# WRITTEN INSTRUCTION:
Pull out every line in the records below that contains the word "farther".

# DATA EXCERPTS:
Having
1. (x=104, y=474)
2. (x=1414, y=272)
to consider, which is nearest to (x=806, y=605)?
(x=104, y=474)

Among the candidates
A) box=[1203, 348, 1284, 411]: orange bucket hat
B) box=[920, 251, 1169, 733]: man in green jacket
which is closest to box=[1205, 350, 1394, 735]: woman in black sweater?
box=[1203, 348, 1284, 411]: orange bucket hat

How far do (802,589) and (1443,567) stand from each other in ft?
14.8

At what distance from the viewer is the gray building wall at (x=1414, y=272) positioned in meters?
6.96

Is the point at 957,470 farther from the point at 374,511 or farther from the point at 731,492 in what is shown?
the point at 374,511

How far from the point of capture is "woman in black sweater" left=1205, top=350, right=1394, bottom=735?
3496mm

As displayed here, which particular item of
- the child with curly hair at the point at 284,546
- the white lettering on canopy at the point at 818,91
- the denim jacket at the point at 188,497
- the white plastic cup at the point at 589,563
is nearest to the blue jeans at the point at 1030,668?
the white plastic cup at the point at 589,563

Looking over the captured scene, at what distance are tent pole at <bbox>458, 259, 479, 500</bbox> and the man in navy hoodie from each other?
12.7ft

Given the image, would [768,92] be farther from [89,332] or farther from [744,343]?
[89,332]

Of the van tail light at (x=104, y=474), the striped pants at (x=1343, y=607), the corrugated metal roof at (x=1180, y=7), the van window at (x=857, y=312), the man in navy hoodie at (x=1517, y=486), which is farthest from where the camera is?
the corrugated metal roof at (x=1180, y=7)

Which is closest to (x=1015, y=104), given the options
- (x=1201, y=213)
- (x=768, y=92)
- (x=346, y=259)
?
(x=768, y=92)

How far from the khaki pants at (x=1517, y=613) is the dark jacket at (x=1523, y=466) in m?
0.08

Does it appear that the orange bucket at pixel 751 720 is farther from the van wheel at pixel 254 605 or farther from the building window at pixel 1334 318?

# EXERCISE OUTPUT:
Is the point at 957,470 farther from the point at 374,511 or farther from the point at 731,492 in what is shown?
Given the image, would [768,92] be farther from [89,332] or farther from [744,343]?
Does it appear that the orange bucket at pixel 751 720 is farther from the van wheel at pixel 254 605 or farther from the building window at pixel 1334 318?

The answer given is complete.